§ REQUIREMENT
All entries, exactly as written, should be output again.

§ EXTRACTED DATA
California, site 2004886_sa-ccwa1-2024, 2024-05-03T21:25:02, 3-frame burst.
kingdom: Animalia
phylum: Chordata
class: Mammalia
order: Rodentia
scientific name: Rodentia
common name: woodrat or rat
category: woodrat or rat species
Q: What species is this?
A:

§ SOLUTION TO THIS EXERCISE
California, site 2004886_sa-ccwa1-2024, 2024-05-03T21:25:02, 3-frame burst.
kingdom: Animalia
phylum: Chordata
class: Mammalia
order: Rodentia
scientific name: Rodentia
common name: woodrat or rat
category: woodrat or rat species
Q: What species is this?
A:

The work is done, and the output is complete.